Among the lines of the data, copy those that hold "Gallegos".

↓↓↓

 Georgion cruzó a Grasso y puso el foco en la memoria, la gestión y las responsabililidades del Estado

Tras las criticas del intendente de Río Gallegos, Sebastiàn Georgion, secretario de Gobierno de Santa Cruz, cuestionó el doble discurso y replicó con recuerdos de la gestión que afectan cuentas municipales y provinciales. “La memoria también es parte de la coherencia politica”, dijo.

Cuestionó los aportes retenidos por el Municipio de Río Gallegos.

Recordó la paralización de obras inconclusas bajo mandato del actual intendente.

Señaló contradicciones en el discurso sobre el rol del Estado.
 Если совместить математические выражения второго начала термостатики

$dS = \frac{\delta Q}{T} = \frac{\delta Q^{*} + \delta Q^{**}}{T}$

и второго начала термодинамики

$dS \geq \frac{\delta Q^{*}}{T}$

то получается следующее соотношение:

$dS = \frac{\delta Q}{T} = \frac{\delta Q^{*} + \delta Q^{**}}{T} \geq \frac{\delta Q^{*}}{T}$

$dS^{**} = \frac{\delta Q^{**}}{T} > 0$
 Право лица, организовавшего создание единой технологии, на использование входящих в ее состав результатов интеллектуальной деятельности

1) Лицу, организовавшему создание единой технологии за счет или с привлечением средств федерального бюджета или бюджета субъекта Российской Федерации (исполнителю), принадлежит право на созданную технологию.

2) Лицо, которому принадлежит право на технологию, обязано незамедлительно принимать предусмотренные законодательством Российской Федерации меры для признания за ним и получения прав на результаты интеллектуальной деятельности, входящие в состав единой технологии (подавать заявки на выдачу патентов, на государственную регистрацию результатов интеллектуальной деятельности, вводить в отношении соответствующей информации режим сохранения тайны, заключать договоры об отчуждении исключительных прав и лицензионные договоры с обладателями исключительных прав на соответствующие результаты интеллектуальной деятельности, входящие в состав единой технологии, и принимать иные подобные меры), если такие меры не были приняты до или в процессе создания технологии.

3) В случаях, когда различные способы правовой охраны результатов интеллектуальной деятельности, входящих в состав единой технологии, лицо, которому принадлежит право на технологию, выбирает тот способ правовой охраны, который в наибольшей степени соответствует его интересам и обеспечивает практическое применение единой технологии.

↑↑↑

§ WRITTEN RESPONSE
Tras las criticas del intendente de Río Gallegos, Sebastiàn Georgion, secretario de Gobierno de Santa Cruz, cuestionó el doble discurso y replicó con recuerdos de la gestión que afectan cuentas municipales y provinciales. “La memoria también es parte de la coherencia politica”, dijo.
Cuestionó los aportes retenidos por el Municipio de Río Gallegos.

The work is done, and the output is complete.